Extracted text =>
Inspired Internazionale end Bianconeri's unbeaten run at 49 but how Antonio Conte's side react will decide the Serie A season.
Nothing had changed, and yet everything had changed. The team who
started the weekend top of the table were still top of the table. They
were still the reigning champions, still the front-runners – with more
points and a better goal difference than anyone else – and still heavily
favoured by the bookies to retain their title. Juventus were, in other words, still the team to beat. But they were no longer a team who could not be beaten.
By the time they faced Internazionale
on Saturday, Juventus had gone 538 days without a league defeat. In
that time they had moved into a new stadium, appointed Antonio Conte as
their manager and signed Andrea Pirlo. They had gone from being a side
which finished seventh, missing out on even the Europa League, in
2010-11 to one that claimed the Scudetto 12 months later. In total their
unbeaten run extended to 49 Serie A games.

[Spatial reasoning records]
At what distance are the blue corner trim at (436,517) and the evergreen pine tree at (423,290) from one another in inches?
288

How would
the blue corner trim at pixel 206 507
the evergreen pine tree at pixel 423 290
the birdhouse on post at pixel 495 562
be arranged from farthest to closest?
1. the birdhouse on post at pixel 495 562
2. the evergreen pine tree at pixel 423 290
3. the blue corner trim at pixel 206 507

Tasks =>
**A.** Rewrite the passage of the article on Juventus's unbeaten run, starting with "Nothing had changed, and" and going on through "not be beaten.", substituting "bookmakers" for "bookies".
**B.** In the article on Juventus's unbeaten run, how many days had Juventus gone without a league defeat by the time they faced Internazionale?
**C.** Continue the article on Juventus's unbeaten run from the point where it stops.

Responses =>
**A.**
Nothing had changed, and yet everything had changed. The team who
started the weekend top of the table were still top of the table. They
were still the reigning champions, still the front-runners – with more
points and a better goal difference than anyone else – and still heavily
favoured by the bookmakers to retain their title. Juventus were, in other words, still the team to beat. But they were no longer a team who could not be beaten.

**B.** 538 days.

**C.**
Now
they had the chance to complete the half-century against one of their
oldest and greatest rivals. Inter may not share a city with Juventus,
but the clubs' distaste for one another was sufficient already by the
1960s for the legendary journalist Gianni Brera to coin the phrase
"Derby d'Italia" for matches between the two. The mutual enmity had only
been heightened in recent years by the fall-out from the Calciopoli
scandal of 2006.
A fixture that was always going to be keenly felt
– the Juventus goalkeeper Gigi Buffon admitted afterwards that "this
was the one we wanted most of all" – was rendered even more meaningful
by its context. Beyond the desire to extend their unbeaten run, Juventus
also knew that Inter were potential contenders for the title.
Where
Napoli – previously viewed as Juve's most likely challengers – had
stumbled since losing to the Bianconeri in Turin last month, Inter had
put an indifferent start behind them to become Serie A's form team. By
the time Saturday's match rolled around the Nerazzurri were up to second
in the table, just four points behind. They had won their last eight
games in all competitions, as well as all eight of their away games so
far this season.
Inter's team selection spoke to the confidence of
their young manager, Andrea Stramaccioni. The inclusion of the forwards
Diego Milito, Antonio Cassano and Rodrigo Palacio together in the
starting XI did not suggest a team that had come to defend. Stramaccioni
had insisted in his pre-match press conference on Friday that he set
out only to win games, not draw them, and here was evidence of that
commitment.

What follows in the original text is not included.